◆ **DIRECTIONS**:
List every line below that contains the word "white", matching its case exactly.

┌────────

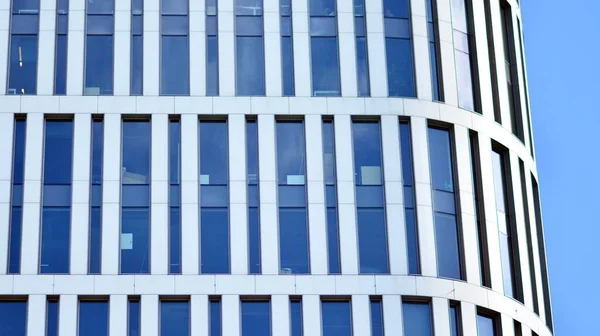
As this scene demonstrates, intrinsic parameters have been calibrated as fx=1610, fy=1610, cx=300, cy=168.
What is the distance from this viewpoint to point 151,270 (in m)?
61.4

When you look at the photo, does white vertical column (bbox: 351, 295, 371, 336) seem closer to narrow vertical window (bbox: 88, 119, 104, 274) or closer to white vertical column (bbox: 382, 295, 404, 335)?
white vertical column (bbox: 382, 295, 404, 335)

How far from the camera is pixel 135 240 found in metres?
62.1

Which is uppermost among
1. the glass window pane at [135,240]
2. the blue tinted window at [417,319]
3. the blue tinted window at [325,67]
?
the blue tinted window at [325,67]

└────────

◆ **ANSWER**:
When you look at the photo, does white vertical column (bbox: 351, 295, 371, 336) seem closer to narrow vertical window (bbox: 88, 119, 104, 274) or closer to white vertical column (bbox: 382, 295, 404, 335)?
white vertical column (bbox: 382, 295, 404, 335)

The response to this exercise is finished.